# Local ME-109



## comiso90 (Apr 24, 2008)

Clovis, Ca

N109W, Messerschmitt ME 109 C4K



I just found out that there is a ME-109 registered in my city. That does not mean that is based here though.

How do I find out where it is?

I also hear that there is a ME-108 here too on some farmers private strip.


----------



## DerAdlerIstGelandet (Apr 24, 2008)

Well first of all it is not a Bf 109. That is a HA-1112 Buchon.

It is a Spanish built version of a Bf 109G powerd by a Merlin engine.


----------



## comiso90 (Apr 24, 2008)

I noticed it had a Merlin. I's still like to see it though.
It says year built was 2000.

Is that a rebuild?

.


----------



## evangilder (Apr 24, 2008)

Looks like it may be based at Castle AFB, but I can't be sure.


----------



## ccheese (Apr 24, 2008)

The four bladed prop gives it away. Makes it look odd, too.

Charles


----------



## comiso90 (Apr 24, 2008)

evangilder said:


> Looks like it may be based at Castle AFB, but I can't be sure.




Thats 40 minutes away. They have a great aircraft museum there.

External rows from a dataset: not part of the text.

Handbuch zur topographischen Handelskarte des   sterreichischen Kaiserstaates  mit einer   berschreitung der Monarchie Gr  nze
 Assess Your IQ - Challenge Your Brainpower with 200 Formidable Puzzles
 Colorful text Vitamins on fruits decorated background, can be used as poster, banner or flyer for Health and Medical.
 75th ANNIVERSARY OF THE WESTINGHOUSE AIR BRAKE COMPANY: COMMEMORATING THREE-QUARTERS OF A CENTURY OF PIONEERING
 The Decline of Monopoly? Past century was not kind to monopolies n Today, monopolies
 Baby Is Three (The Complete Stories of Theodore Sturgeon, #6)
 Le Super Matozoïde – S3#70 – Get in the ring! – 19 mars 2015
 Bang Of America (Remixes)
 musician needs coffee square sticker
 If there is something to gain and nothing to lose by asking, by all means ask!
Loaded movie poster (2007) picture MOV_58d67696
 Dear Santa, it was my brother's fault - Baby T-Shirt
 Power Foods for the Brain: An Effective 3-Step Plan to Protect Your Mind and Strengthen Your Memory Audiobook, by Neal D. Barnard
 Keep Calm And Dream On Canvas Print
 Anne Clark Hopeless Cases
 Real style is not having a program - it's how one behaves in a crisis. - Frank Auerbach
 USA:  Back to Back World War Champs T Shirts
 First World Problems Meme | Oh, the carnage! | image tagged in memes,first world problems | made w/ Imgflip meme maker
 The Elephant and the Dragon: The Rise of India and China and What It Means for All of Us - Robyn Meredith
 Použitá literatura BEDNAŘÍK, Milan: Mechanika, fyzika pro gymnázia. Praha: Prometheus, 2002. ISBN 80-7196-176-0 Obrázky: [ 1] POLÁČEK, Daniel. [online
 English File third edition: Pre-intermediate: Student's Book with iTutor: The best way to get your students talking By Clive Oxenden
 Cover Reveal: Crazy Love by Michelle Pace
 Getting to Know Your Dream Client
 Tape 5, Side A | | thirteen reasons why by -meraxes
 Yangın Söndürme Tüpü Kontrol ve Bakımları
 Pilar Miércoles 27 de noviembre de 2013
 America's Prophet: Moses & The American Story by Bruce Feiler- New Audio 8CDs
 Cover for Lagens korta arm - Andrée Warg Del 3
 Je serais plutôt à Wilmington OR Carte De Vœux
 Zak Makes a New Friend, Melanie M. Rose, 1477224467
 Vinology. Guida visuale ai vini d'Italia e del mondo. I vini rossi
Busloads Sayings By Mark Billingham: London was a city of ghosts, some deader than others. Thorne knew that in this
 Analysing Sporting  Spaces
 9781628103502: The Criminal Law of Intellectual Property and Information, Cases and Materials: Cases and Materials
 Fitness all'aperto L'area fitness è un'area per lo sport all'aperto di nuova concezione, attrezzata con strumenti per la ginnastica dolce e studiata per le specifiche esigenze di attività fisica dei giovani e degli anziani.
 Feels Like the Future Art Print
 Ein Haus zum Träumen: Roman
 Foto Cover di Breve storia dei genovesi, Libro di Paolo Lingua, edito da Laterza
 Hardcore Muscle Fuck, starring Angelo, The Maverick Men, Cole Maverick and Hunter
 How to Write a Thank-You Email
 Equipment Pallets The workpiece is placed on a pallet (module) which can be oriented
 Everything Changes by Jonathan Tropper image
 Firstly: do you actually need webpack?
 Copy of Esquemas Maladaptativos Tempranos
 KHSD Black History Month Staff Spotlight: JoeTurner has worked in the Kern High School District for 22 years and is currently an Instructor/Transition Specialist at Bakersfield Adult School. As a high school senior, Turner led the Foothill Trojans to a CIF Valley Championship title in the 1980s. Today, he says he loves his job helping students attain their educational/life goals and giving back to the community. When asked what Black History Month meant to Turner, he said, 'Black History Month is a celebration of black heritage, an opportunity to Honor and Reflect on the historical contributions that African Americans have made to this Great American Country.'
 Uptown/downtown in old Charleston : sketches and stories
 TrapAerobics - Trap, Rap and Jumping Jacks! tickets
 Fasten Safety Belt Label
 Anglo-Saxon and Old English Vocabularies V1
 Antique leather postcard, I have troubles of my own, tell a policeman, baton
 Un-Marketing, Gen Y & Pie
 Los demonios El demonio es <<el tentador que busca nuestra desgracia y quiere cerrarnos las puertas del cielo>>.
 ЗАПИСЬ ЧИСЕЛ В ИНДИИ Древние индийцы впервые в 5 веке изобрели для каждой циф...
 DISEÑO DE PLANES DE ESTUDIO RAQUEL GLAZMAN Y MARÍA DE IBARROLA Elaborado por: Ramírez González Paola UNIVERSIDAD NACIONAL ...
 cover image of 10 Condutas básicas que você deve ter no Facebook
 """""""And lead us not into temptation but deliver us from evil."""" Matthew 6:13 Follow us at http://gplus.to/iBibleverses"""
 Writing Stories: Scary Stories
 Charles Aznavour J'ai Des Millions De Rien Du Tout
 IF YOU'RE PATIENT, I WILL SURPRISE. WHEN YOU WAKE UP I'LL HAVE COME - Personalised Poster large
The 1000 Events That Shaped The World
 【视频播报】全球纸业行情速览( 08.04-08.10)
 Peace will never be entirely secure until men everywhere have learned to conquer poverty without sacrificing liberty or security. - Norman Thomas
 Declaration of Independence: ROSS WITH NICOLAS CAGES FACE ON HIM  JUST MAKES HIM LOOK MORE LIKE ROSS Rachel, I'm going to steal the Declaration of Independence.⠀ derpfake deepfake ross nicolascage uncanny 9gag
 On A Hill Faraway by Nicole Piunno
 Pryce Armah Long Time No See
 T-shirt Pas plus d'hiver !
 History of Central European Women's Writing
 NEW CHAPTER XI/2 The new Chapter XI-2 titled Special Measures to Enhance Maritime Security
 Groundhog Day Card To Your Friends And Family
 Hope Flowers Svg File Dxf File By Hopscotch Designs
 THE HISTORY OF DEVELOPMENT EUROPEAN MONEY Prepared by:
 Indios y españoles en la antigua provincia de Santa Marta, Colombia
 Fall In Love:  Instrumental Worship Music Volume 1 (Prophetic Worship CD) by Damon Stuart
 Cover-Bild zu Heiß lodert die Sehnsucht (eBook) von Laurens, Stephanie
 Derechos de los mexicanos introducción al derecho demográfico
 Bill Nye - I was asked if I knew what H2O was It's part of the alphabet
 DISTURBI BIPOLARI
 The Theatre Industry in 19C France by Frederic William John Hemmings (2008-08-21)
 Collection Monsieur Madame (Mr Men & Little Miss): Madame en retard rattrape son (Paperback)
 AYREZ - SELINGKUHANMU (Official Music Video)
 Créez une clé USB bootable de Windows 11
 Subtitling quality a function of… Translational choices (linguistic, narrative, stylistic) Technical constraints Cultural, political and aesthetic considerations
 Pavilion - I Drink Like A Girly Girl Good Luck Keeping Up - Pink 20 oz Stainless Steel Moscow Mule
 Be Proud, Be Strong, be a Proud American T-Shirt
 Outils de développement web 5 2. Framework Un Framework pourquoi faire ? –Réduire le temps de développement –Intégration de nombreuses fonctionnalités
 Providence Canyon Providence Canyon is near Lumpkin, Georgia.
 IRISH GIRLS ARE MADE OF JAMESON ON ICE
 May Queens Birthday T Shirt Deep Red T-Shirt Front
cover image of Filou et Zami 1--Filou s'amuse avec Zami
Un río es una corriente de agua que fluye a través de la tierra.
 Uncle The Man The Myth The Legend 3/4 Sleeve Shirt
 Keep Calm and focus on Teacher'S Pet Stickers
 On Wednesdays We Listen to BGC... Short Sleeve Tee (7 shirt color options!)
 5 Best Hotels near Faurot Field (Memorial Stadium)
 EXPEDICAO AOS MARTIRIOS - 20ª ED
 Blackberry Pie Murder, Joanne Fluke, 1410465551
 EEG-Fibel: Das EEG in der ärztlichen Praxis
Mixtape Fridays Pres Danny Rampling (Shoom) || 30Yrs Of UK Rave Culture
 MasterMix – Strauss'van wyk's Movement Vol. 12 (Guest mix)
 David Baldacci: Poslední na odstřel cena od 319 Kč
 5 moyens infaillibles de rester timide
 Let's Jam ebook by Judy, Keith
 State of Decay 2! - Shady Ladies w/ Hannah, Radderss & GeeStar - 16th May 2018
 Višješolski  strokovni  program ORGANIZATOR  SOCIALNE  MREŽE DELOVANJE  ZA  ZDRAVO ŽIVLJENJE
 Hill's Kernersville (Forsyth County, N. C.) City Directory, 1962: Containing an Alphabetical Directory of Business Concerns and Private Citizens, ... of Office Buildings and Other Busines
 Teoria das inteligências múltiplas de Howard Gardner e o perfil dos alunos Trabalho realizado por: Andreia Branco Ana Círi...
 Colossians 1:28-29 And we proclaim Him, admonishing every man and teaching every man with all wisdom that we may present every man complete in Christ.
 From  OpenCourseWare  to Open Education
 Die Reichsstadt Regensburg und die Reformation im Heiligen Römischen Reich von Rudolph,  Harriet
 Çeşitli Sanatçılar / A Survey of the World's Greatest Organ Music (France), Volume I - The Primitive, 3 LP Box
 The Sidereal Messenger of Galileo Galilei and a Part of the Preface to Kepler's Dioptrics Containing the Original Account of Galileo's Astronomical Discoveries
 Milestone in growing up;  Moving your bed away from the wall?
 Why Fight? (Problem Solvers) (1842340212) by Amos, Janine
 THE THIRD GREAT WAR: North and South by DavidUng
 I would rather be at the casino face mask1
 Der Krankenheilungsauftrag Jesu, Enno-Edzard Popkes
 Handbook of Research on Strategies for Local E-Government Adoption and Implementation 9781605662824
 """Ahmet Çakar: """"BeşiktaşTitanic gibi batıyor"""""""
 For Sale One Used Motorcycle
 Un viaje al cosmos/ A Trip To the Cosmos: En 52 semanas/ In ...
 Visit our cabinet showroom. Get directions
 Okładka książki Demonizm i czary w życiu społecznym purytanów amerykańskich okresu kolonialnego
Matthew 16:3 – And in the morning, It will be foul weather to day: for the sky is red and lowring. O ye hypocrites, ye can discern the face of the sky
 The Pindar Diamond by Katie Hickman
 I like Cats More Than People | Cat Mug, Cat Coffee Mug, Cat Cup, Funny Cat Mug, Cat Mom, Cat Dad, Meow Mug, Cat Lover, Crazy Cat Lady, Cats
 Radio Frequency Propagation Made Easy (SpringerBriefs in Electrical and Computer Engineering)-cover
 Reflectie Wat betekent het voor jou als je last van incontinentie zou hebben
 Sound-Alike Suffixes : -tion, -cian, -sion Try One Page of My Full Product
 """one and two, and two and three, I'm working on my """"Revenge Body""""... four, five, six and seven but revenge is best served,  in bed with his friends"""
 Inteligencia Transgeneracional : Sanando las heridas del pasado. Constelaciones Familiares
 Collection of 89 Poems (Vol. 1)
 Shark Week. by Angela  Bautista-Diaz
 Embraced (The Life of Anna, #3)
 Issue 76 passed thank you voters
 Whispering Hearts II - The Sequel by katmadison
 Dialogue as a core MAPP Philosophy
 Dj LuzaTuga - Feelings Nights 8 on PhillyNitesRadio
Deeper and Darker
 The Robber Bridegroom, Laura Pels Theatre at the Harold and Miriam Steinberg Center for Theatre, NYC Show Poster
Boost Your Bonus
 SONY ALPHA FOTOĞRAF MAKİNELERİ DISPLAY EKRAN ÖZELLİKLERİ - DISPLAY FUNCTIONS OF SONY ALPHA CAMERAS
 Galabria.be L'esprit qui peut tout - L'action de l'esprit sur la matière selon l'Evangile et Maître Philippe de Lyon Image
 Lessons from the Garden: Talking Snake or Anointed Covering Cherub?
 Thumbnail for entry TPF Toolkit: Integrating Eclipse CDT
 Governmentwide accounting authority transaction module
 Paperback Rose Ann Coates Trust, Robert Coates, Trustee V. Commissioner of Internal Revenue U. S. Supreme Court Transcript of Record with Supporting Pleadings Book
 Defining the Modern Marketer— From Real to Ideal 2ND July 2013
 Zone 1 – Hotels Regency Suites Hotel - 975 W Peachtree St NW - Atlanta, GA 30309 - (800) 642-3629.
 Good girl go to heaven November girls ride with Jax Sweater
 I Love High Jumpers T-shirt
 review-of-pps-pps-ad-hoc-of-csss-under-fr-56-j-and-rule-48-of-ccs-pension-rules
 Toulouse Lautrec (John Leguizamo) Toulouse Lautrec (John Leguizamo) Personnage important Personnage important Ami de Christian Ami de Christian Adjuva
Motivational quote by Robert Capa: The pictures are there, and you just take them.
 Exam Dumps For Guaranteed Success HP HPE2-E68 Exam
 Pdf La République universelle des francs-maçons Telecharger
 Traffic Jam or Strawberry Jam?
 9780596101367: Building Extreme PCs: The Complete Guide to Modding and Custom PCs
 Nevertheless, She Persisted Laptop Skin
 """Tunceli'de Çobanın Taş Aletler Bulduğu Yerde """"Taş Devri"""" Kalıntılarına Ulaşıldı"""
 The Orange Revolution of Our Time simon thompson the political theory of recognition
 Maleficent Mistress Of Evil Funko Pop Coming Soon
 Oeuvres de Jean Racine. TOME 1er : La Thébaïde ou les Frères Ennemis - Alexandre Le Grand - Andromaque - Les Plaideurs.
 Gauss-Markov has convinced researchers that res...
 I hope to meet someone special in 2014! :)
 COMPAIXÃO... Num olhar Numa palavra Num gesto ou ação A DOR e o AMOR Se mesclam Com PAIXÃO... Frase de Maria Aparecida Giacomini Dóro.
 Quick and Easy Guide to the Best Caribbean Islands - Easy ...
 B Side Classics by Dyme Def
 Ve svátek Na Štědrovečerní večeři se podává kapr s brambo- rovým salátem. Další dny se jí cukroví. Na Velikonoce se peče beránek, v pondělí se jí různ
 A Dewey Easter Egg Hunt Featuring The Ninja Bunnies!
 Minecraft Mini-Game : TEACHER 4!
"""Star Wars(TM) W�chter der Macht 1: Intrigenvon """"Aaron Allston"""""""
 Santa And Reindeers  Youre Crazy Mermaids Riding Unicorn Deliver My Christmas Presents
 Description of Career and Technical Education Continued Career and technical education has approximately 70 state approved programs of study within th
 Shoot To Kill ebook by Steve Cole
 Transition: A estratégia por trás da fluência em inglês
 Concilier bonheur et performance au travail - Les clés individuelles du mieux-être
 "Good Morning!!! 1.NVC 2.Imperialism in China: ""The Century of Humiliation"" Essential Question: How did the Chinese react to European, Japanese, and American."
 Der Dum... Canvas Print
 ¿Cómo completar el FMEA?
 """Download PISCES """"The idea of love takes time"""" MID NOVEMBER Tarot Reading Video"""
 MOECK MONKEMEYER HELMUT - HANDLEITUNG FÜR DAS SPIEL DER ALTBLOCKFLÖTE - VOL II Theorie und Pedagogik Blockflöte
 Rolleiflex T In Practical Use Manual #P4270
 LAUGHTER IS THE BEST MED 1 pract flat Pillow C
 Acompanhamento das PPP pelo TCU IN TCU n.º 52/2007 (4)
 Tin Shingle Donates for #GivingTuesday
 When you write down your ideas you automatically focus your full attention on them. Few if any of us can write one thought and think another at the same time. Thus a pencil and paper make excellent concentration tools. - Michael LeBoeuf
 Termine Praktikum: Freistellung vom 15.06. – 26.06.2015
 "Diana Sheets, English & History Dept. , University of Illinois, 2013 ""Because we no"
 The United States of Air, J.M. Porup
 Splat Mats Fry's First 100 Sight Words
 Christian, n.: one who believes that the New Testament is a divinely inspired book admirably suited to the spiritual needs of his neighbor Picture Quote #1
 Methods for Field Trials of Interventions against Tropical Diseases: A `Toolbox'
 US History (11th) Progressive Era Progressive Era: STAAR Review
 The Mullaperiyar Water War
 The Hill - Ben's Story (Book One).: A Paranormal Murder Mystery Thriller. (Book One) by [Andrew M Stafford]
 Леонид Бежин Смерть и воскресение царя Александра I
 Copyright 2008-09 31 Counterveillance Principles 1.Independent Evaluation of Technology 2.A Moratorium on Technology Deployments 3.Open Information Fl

Authentic or not, it would still be cool to check out. I'm sure I would've noticed it flying over

.


----------



## FLYBOYJ (Apr 24, 2008)

comiso90 said:


> I noticed it had a Merlin. I's still like to see it though.
> It says year built was 2000.
> 
> Is that a rebuild?
> ...



It was probably restored - I looked it up on the FAA registry - it's airworthiness certificate was issued in 2000.


----------



## comiso90 (Apr 24, 2008)

FLYBOYJ said:


> It was probably restored - I looked it up on the FAA registry - it's airworthiness certificate was issued in 2000.



Thanks for checking..

maybe the owner ran out of money and it's sitting in a barn somewhere next to the ME-108 that's supposed to be in the area too.

,


----------